The details change when an algorithm generates media of its own
Despite GitHub’s assertion, there is no direct legal precedent in the US that upholds publicly available training data as fair use, according to Mark Lemley and Bryan Casey of Stanford Law School, who published a paper last year about AI datasets and fair use in the Texas Law Review.
That doesn’t mean they are against it: Lemley and Casey write that publicly available data should be considered fair use, for the betterment of algorithms and to conform to the norms of the machine learning community.
And there are past cases to support that opinion, they say. They consider the Google Books case, in which Google downloaded and indexed more than 20 million books to create a literary search database, to be similar to training an algorithm. The Supreme Court upheld Google’s fair use claim, on the grounds that the new tool was transformative of the original work and broadly beneficial to readers and authors.
“There is not controversy around the ability to put all that copyrighted material into a database for a machine to read it,” Casey says about the Google Books case. “What a machine then outputs is still blurry and going to be figured out.”
This means the details change when the algorithm then generates media of its own. Lemley and Casey argue in their paper that if an algorithm begins to generate songs in the style of Ariana Grande, or directly rip off a coder’s novel solution to a problem, the fair use designation gets much murkier.

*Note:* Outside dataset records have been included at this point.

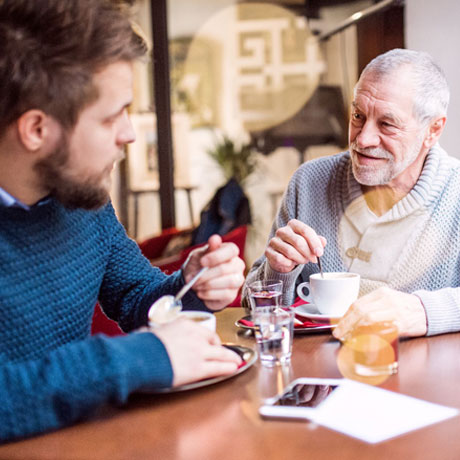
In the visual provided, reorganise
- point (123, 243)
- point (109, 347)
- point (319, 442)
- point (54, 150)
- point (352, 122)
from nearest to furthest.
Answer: point (319, 442)
point (109, 347)
point (54, 150)
point (123, 243)
point (352, 122)

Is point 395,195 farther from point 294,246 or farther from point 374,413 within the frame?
point 374,413

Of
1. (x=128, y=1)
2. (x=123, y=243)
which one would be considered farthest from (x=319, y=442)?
(x=128, y=1)

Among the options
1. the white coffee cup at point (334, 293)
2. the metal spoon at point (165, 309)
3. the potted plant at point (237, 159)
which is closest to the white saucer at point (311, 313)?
the white coffee cup at point (334, 293)

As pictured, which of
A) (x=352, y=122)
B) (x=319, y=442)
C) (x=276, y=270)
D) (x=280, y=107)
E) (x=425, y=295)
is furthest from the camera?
(x=280, y=107)

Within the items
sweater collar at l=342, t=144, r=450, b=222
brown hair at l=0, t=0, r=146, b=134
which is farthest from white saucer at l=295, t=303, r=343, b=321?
brown hair at l=0, t=0, r=146, b=134

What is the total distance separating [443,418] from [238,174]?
4572 mm

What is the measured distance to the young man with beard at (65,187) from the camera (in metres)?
1.03

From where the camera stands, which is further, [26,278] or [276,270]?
[276,270]

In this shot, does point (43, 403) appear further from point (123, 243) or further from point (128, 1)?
point (128, 1)

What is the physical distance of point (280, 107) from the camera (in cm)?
529

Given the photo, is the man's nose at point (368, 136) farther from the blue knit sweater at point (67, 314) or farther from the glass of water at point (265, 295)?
the blue knit sweater at point (67, 314)

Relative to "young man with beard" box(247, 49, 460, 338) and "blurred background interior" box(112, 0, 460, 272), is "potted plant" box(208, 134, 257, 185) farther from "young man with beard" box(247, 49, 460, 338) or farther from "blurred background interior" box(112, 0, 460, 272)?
"young man with beard" box(247, 49, 460, 338)

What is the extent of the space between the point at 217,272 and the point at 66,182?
1.23 ft

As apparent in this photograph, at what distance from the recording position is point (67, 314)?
1335mm
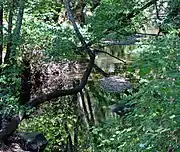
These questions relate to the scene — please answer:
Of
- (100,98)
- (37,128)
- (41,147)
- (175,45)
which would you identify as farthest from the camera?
(100,98)

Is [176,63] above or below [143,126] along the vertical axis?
above

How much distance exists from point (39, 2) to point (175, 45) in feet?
15.0

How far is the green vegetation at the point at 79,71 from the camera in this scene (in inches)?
83.4

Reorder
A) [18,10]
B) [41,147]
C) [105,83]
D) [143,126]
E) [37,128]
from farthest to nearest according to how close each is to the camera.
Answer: [105,83] → [37,128] → [18,10] → [41,147] → [143,126]

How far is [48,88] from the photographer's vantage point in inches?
319

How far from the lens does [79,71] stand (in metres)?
9.79

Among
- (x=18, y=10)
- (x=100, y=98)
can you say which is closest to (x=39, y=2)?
(x=18, y=10)

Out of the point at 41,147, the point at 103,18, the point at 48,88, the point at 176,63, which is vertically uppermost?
the point at 103,18

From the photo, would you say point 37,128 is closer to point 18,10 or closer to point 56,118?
point 56,118

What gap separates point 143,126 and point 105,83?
698 cm

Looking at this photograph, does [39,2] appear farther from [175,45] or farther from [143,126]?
[143,126]

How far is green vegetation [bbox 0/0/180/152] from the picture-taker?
212 centimetres

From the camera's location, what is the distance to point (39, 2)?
Result: 6473 millimetres

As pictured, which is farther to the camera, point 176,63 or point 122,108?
point 122,108
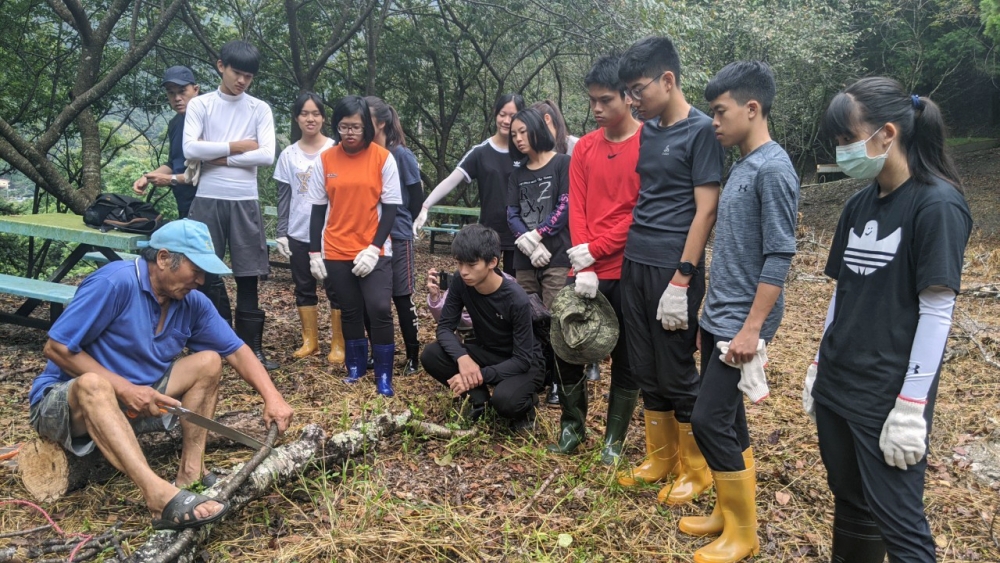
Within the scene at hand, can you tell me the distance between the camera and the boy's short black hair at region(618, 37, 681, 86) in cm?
283

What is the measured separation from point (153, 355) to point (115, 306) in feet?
0.92

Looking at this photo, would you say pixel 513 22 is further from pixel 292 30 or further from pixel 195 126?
pixel 195 126

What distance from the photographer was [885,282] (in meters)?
1.99

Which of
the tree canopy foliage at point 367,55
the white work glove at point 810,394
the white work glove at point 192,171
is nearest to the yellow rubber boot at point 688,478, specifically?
the white work glove at point 810,394

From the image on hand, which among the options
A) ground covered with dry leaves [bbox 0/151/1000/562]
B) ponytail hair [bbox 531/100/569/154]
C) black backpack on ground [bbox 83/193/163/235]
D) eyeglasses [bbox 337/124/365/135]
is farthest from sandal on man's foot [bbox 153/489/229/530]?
ponytail hair [bbox 531/100/569/154]

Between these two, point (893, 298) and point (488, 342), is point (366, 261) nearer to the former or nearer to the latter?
point (488, 342)

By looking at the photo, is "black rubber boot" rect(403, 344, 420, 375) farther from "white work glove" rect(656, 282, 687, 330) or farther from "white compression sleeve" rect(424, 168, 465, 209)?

Since this hasn’t been directly tested in a court, a judge hasn’t been forced to decide how extractive the technology really is: If an AI algorithm turns the copyrighted work into a profitable technology, then it wouldn’t be out of the realm of possibility for a judge to decide that its creator should pay or otherwise credit for what they take.
But on the other hand, if a judge were to decide that GitHub’s style of training on publicly available code was fair use, it would squash the need for GitHub and OpenAI to cite the licenses of the coders that wrote its training data. For instance, Celis, whose GitHub profile was generated by Copilot, says he uses the Creative Commons Attribution 3.0 Unported License, which requires attribution for derivative works.
“And I fall in the camp that believes Copilot’s generated code is absolutely derivative work,” he told The Verge.
Until this is decided in a court, however, there’s no clear ruling on whether this practice is legal.
“My hope is that people would be happy to have their code used for training,” Lemley says. “Not for it to show up verbatim in someone else’s work necessarily, but we’re all better off if we have better-trained AIs.”